Tasks to perform:
1 - In the drug checkpoint text, how many vehicles were stopped at the six checkpoints held in 1998?
2 - Write the next part of the drug checkpoint text, starting after its final sentence.

-- Begin Text extract --

As police agencies become more aggressive in fighting the war on drugs, individual liberties frequently are threatened. From the very inception of our nation, the Fourth Amendment has stood as a barrier against the notion that the government may seize and search innocent persons without cause in the hopes of finding guilty ones.

Indianapolis v. Edmond (No. 99-1030) raises this precise issue: can the government conduct seizures through traffic roadblocks to detect criminal activity even though there is absolutely no individualized cause for the seizures. The answer to this question will help define the Fourth Amendment in the 21st Century.

In August of 1998, the Indianapolis Police Department began a series of traffic roadblocks which had as their avowed purpose the interdiction of unlawful drugs. The City intended to operate the roadblocks pursuant to a formal policy entitled, “Drug Checkpoint Contact Officer Directives by Order of the Chief of Police.” The explicit purpose of the policy is to interdict the flow of unlawful drugs in Indianapolis. This is done by stopping a set number of vehicles and forcing them to pass through the checkpoint areas.

The checkpoints are set up at areas chosen by the police with regard to, among other things, neighborhood crime statistics. The policy provides that officers are not given discretion to stop the vehicles out of sequence and, once selected, the driver must pass through the checkpoint. When the driver enters the checkpoint, an officer asks the driver for his or her license and registration and the driver is informed that he or she is being stopped at a drug checkpoint.

While the vehicle is stopped, officers look for signs of impairment and conduct an open-view examination from outside of the vehicle. A drug detection dog is walked around each car and examines every vehicle. If consent is given by the person in control of the vehicle, or if probable cause is ascertained by the police, a warrantless search of the vehicle is performed. If the dog “alerts” to drugs, that is deemed to be probable cause.

The checkpoint operations are large, involving approximately thirty 30 officers. The checkpoints are announced by signs immediately before the stops which indicate that “drug checkpoints” are ahead. In the six drug checkpoints in 1998, which were conducted before the appeal of this case, 1,161 vehicles were stopped. The police reported 55 drug-related arrests and 49 other arrests for conduct unrelated to drugs.

The United States Supreme Court has made it clear in earlier cases that a traffic stop is a “seizure” as that term is used in the Fourth Amendment. The Court also has frequently held that the Fourth Amendment requires that any search or seizure be supported by individualized suspicion. Although narrow exceptions have been made to this rule, the Court has always demanded that searches and seizures for the purposes of normal criminal investigation be supported by individualized cause. The exceptions which have been allowed to the cause requirement have all been for searches and seizures which have served some other, non-criminal investigatory purpose. These include administrative searches, drug testing for special needs unrelated to law enforcement, and inventory searches of cars after drivers are arrested and detained.

-- End Text extract --
-- Begin Dataset content --

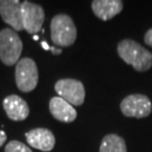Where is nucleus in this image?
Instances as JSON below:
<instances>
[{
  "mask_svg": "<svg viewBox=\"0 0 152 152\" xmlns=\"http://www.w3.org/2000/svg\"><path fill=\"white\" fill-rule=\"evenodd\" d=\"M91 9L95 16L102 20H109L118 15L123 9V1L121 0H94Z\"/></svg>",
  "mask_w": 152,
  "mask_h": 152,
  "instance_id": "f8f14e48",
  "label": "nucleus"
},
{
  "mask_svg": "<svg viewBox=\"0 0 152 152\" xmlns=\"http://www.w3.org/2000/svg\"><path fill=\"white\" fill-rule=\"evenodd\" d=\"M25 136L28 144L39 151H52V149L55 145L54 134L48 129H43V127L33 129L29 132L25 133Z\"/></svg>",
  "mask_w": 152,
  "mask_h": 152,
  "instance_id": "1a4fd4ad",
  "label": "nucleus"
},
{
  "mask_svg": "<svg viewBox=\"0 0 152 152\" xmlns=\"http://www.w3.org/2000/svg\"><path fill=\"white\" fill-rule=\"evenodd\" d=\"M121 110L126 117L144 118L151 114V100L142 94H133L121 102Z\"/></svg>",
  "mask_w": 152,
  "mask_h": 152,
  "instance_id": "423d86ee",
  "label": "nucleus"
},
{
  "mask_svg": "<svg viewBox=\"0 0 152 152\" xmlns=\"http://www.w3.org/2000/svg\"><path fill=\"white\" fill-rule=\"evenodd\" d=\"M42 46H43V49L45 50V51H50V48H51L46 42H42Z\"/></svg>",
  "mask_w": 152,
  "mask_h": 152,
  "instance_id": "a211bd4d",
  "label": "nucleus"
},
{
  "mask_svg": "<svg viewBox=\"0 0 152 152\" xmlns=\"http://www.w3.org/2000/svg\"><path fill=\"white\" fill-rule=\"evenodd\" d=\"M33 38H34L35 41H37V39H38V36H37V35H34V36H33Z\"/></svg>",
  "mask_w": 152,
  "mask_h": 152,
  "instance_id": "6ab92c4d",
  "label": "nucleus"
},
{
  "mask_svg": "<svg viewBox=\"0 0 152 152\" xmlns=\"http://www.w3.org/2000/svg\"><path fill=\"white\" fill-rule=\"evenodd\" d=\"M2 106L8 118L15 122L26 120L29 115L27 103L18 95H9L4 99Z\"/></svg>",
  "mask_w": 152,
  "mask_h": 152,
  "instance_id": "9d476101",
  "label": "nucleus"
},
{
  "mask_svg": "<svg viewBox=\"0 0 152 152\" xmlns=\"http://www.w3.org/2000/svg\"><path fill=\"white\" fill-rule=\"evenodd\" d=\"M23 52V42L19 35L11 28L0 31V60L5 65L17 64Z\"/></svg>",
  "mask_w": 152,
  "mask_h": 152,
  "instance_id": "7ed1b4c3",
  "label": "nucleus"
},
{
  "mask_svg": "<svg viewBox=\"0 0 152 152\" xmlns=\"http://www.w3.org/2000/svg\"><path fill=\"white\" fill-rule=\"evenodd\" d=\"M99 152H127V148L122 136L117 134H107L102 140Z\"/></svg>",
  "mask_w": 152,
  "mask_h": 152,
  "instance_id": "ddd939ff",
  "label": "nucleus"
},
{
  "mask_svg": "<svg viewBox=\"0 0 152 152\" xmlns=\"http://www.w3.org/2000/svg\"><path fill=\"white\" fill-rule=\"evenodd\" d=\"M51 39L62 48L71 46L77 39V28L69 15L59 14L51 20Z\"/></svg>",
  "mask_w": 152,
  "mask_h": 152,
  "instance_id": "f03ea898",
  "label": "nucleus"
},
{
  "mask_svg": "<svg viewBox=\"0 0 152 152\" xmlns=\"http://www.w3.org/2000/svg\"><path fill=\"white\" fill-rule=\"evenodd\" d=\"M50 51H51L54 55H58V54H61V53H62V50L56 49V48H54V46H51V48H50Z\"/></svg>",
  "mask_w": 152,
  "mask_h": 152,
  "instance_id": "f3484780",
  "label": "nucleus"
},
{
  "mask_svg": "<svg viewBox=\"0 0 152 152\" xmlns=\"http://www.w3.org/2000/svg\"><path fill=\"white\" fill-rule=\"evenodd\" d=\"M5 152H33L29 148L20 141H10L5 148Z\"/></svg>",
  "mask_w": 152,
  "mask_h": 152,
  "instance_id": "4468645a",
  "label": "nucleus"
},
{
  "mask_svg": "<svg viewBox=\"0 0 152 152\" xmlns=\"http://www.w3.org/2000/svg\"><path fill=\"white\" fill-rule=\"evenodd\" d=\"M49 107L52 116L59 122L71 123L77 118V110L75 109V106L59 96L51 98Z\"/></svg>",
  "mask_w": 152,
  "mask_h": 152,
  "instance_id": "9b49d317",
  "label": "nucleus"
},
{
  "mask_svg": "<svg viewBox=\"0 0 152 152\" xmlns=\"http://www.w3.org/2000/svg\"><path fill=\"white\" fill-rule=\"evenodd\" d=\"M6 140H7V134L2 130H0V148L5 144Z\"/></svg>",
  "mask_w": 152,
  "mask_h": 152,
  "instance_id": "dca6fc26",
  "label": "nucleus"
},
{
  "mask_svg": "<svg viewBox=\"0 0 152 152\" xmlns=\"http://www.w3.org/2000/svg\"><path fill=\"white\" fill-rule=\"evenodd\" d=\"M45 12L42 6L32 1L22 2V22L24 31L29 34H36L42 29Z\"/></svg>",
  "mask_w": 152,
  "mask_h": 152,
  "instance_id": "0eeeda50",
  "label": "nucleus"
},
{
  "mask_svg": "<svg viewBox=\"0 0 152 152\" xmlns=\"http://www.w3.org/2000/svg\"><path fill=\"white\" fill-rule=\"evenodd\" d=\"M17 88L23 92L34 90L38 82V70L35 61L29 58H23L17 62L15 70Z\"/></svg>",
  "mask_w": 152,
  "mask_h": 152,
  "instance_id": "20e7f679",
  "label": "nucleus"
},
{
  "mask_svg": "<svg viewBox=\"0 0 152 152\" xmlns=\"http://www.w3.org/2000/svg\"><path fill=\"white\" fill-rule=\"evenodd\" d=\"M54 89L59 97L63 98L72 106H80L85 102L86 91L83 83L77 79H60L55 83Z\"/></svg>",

-- End Dataset content --

The answers:
1 - 1,161 vehicles

2 -
Indianapolis v. Edmond presents the question of whether stopping motorists at a drug interdiction checkpoint whose primary, if not sole, purpose is attempting to find criminals carrying drugs is constitutional. The Court is being asked by the City of Indianapolis to turn its back on the cause requirement and authorize a criminal investigatory seizure even though it is not supported by individualized cause.

In earlier cases, the Supreme Court has stressed that checkpoint stops are seizures within the Fourth Amendment. In a 1976 case (United States v. Martinez-Fuerte, 428 U.S. 543 (1976)), the Court allowed fixed immigration checkpoints where cars were briefly stopped so that immigration officers could question drivers and passengers to verify their immigration status. This type of stop is widely viewed by courts and commentators as a non-criminal investigatory stop which advances the inherent right of the United States to insure that persons and goods enter the country lawfully.

In 1990, in Michigan Department of State Police v. Sitz (496 U.S. 444 (1990)), the Court approved brief sobriety checkpoints where motorists would be stopped for less than 30 seconds while police ascertained if they appeared drunk. Although drunk driving is a crime, the Court assumed that the programmatic purpose of these roadblocks was not to investigate criminal activity, but to remove immediately unsafe vehicles. As such, the stops were akin to license and inspection stops which many states maintain to remove imminently unsafe vehicles from roads before immediate harm befalls innocent persons.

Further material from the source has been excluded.